Excellence Monsieur le Président du Faso,

Depuis la quatrième réunion du CEA (Comité d’évaluation et d’accompagnement) tenue à Ouagadougou le 21 mars 2008, le processus de sortie de crise en Côte d’Ivoire a évolué dans un contexte marqué par une amélioration continue de la situation sécuritaire confirmée par la décision prise à la mi-mars par les Nations unies de revoir à la baisse les niveaux du plan de sécurité selon les différentes zones dans le pays.

Grâce à cette embellie, les activités politiques et économiques, marquées par le dynamisme des partis politiques et les initiatives fortes du gouvernement en matière de bonne gouvernance ainsi que par un regain d’intérêt des milieux d’affaires pour la Côte d’Ivoire, se déroulent dans une atmosphère plus sereine sur l’ensemble du territoire national. L’activité diplomatique, quant à elle, a connu une intensité toute particulière avec la visite du Secrétaire général des Nations unies et la tenue de grands fora tels que la 12e réunion de haut niveau du groupe des 77 et la Chine.

Ces importants acquis sont assurément à mettre à l’actif du président Laurent Gbagbo, du Premier ministre Guillaume Soro et de son gouvernement ainsi que des acteurs de la scène politique ivoirienne qui ont toujours su démontrer leur volonté et leur détermination à mettre en œuvre l’Accord politique de Ouagadougou (APO).

C’est dans cette conjoncture que le processus de sortie de crise, en dépit de diverses contraintes, continue d’enregistrer d’importantes avancées grâce aux efforts conjugués des différentes parties concernées avec l’appui des partenaires de la Côte d’Ivoire auprès desquels des ressources supplémentaires sont attendues pour le financement des programmes urgents de sortie de crise.

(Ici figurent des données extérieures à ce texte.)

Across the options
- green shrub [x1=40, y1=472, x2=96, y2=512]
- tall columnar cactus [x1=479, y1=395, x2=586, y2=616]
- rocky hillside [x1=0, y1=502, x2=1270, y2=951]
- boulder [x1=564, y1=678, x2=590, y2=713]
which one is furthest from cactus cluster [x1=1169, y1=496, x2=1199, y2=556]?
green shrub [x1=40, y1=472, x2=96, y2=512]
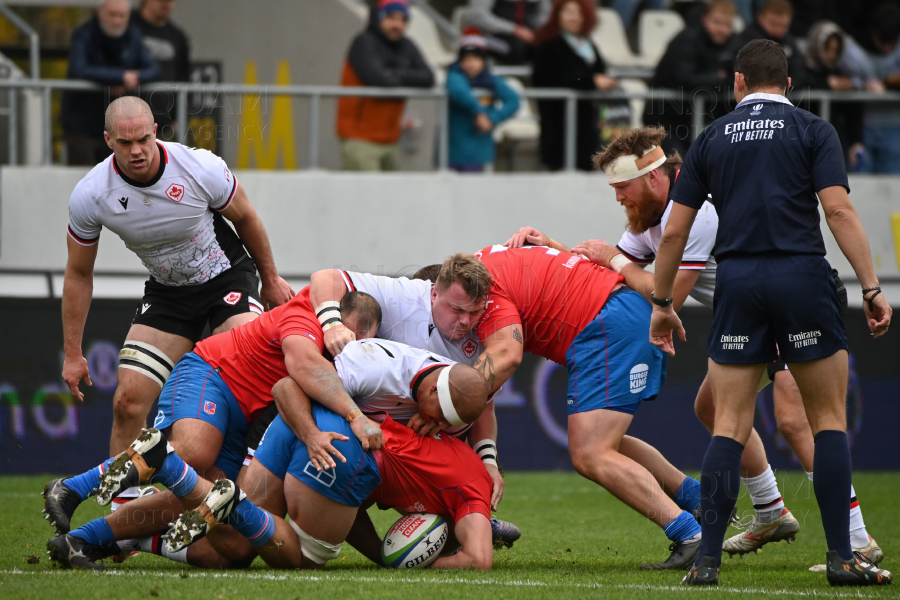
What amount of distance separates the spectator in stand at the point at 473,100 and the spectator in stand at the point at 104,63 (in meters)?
2.80

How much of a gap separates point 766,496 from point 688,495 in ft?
1.67

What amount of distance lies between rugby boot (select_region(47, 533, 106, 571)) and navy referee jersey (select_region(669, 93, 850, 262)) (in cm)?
318

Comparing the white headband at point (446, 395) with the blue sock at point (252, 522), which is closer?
the blue sock at point (252, 522)

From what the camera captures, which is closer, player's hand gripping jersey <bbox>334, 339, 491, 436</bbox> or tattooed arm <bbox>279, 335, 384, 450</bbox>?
tattooed arm <bbox>279, 335, 384, 450</bbox>

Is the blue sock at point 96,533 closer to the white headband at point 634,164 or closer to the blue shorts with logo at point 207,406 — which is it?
the blue shorts with logo at point 207,406

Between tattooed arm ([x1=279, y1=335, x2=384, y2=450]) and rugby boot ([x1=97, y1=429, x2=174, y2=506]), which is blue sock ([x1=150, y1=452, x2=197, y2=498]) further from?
tattooed arm ([x1=279, y1=335, x2=384, y2=450])

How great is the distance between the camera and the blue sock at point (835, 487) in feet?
14.9

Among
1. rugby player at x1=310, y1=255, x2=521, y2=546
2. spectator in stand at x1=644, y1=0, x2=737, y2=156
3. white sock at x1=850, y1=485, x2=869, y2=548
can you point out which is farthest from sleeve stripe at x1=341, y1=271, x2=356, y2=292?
spectator in stand at x1=644, y1=0, x2=737, y2=156

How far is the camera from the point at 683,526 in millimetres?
5188

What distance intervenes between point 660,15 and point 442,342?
11016 mm

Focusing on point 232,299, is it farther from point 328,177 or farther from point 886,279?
point 886,279

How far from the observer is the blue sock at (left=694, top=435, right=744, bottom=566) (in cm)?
457

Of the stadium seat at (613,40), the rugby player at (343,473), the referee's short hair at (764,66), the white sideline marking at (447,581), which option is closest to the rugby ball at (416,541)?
the rugby player at (343,473)

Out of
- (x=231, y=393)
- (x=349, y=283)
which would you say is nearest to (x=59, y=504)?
(x=231, y=393)
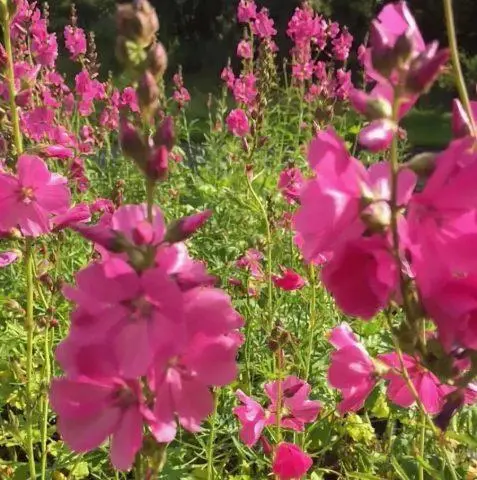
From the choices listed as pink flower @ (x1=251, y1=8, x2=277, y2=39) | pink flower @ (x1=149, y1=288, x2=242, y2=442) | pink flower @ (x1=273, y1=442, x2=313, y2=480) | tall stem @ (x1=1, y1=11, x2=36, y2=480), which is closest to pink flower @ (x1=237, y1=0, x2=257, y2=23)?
pink flower @ (x1=251, y1=8, x2=277, y2=39)

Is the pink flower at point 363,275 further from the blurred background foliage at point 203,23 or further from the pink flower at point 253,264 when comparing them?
the blurred background foliage at point 203,23

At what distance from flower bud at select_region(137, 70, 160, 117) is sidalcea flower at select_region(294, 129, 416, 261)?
245 millimetres

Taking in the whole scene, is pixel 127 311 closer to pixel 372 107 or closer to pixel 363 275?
pixel 363 275

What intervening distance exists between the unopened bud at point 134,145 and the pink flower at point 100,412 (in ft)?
0.94

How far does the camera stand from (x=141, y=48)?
1198mm

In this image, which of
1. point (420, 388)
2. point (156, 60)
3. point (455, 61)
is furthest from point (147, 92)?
point (420, 388)

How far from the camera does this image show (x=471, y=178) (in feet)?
3.45

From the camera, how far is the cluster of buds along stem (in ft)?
3.87

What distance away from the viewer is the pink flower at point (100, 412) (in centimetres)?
112

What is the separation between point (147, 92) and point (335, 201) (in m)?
0.31

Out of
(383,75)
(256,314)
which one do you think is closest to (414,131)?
(256,314)

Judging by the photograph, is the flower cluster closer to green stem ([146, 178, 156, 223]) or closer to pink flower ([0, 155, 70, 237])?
pink flower ([0, 155, 70, 237])

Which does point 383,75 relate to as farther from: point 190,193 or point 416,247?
point 190,193

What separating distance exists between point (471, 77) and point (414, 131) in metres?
1.83
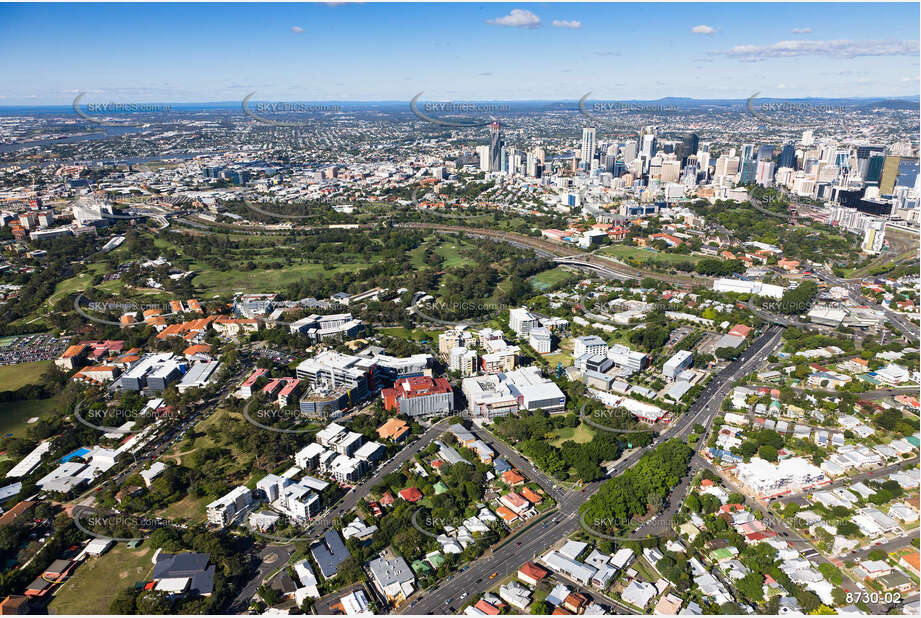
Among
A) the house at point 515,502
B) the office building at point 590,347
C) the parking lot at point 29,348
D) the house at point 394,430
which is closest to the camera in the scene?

Le présent rapport fait l’état d’exécution des mesures en cinq (5) points contenues dans l’APO, depuis la tenue de la dernière réunion du CEA, et consacre un point particulier à la question du financement du processus de sortie de crise.

I - De l’identification générale de la population

Les opérations liées à l’identification générale de la population sont exécutées à un rythme relativement satisfaisant tandis que le processus électoral connaît une bonne évolution.

Les opérations exceptionnelles d’audiences foraines débutées le 25 septembre 2007 ont clôturé le 15 mai 2008, conformément aux dispositions de l’APO. Il ressort du bilan officiel que six cent cinquante-huit mille cinq cent soixante-six (658 566) jugements supplétifs d’actes de naissance ont été délivrés.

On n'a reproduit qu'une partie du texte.